[start Quoted passage]
Taxes which are proportioned, not in the Rent, but to the Produce of
Land.

Taxes upon the produce of land are, In reality, taxes upon the rent; and
though they may be originally advanced by the farmer, are finally paid
by the landlord. When a certain portion of the produce is to be paid
away for a tax, the farmer computes as well as he can, what the value
of this portion is, one year with another, likely to amount to, and he
makes a proportionable abatement in the rent which he agrees to pay to
the landlord. There is no farmer who does not compute beforehand what
the church tythe, which is a land tax of this kind, is, one year with
another, likely to amount to.
[end Quoted passage]
[start Provided information]
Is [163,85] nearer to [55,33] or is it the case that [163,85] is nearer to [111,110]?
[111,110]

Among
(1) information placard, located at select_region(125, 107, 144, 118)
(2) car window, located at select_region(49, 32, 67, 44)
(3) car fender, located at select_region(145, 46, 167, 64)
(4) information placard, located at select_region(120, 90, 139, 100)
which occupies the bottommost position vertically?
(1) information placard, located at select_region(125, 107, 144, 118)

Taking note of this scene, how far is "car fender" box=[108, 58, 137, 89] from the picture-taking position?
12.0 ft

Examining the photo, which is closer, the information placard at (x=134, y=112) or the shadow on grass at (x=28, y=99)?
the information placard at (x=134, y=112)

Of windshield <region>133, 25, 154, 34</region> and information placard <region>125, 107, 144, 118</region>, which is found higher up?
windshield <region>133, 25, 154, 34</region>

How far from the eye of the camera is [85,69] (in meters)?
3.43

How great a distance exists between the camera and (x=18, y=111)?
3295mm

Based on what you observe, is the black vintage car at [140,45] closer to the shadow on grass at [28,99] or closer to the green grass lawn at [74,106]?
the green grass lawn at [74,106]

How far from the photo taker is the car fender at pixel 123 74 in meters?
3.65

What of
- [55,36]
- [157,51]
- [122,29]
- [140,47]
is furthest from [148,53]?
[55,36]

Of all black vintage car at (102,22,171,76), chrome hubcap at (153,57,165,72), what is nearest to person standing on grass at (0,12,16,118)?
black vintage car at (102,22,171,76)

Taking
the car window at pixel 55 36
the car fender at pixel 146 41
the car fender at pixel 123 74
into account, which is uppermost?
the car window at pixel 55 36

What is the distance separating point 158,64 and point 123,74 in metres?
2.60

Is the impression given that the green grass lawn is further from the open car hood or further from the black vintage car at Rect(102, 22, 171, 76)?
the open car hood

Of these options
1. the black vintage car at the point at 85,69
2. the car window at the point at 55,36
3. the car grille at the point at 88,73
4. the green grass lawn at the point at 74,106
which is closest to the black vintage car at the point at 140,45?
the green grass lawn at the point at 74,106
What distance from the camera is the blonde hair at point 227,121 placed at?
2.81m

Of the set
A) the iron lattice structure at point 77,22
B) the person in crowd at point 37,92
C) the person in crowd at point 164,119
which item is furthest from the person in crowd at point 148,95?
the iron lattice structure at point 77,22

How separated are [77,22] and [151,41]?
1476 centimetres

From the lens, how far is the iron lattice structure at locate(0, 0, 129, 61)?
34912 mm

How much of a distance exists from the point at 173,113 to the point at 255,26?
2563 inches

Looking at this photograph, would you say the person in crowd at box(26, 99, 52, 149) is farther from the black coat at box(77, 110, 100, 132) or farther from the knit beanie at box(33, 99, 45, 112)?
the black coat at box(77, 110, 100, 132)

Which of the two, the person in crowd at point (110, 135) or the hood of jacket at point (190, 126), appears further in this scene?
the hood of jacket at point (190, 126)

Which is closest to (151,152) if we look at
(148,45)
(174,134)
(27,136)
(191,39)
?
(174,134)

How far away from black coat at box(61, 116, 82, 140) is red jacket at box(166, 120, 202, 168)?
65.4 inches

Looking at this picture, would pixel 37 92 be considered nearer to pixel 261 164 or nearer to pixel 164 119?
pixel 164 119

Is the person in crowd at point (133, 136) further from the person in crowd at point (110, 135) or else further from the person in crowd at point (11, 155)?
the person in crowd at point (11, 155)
[end Provided information]
### Instructions for the task
Transcribe everything in the passage on taxes upon the produce of land, from "Taxes which are" down to "to amount to.".

### Exercise answer
Taxes which are proportioned, not in the Rent, but to the Produce of
Land.

Taxes upon the produce of land are, In reality, taxes upon the rent; and
though they may be originally advanced by the farmer, are finally paid
by the landlord. When a certain portion of the produce is to be paid
away for a tax, the farmer computes as well as he can, what the value
of this portion is, one year with another, likely to amount to, and he
makes a proportionable abatement in the rent which he agrees to pay to
the landlord. There is no farmer who does not compute beforehand what
the church tythe, which is a land tax of this kind, is, one year with
another, likely to amount to.